FFF-Förderprojekt, November 2023 until December 2024

Coordinator

Finance

Main Research

Wealth Management

Description

In the past decades, a number of financial crises originated in the banking sector. Examples include the Savings and Loan Crisis in the U.S. in the 1980s/90s, the Financial Crisis of 2007/08, or the U.S. Regional

Banking Crisis of 2023. We take the latter as a starting point for our analysis in this project. Based on the existing literature, we discuss the definition of banking crises, their importance, and predictors which have been used successfully in previous research. This provides the basis for the objective, return-based crisis definition used in this paper. Whereas crisis definitions in previous literature frequently suffer from a high degree of subjectivity, our returns-based crisis definition allows for a much more objective categorization of events and replaces a dichotomous distinction (“crisis” vs. “no crisis”) by a membership measure on a continuous spectrum.
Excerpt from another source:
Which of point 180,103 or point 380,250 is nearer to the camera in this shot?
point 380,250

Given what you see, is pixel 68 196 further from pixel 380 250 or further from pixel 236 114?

Given the multivariate, nonlinear and dynamic relations between this membership measure and potential crisis predictors, we employ various methods from artificial intelligence to model these relations and to determine the share of these predictors in the explanatory power of the resulting model.

Practical Application

Understanding and forecasting banking crises is of considerable practical importance for investors, financial institutions and supervisory authorities.

Reference to Liechtenstein

Given the importance of the banking sector for Liechtenstein, insights into regional banking crises are highly relevant for the country and the region.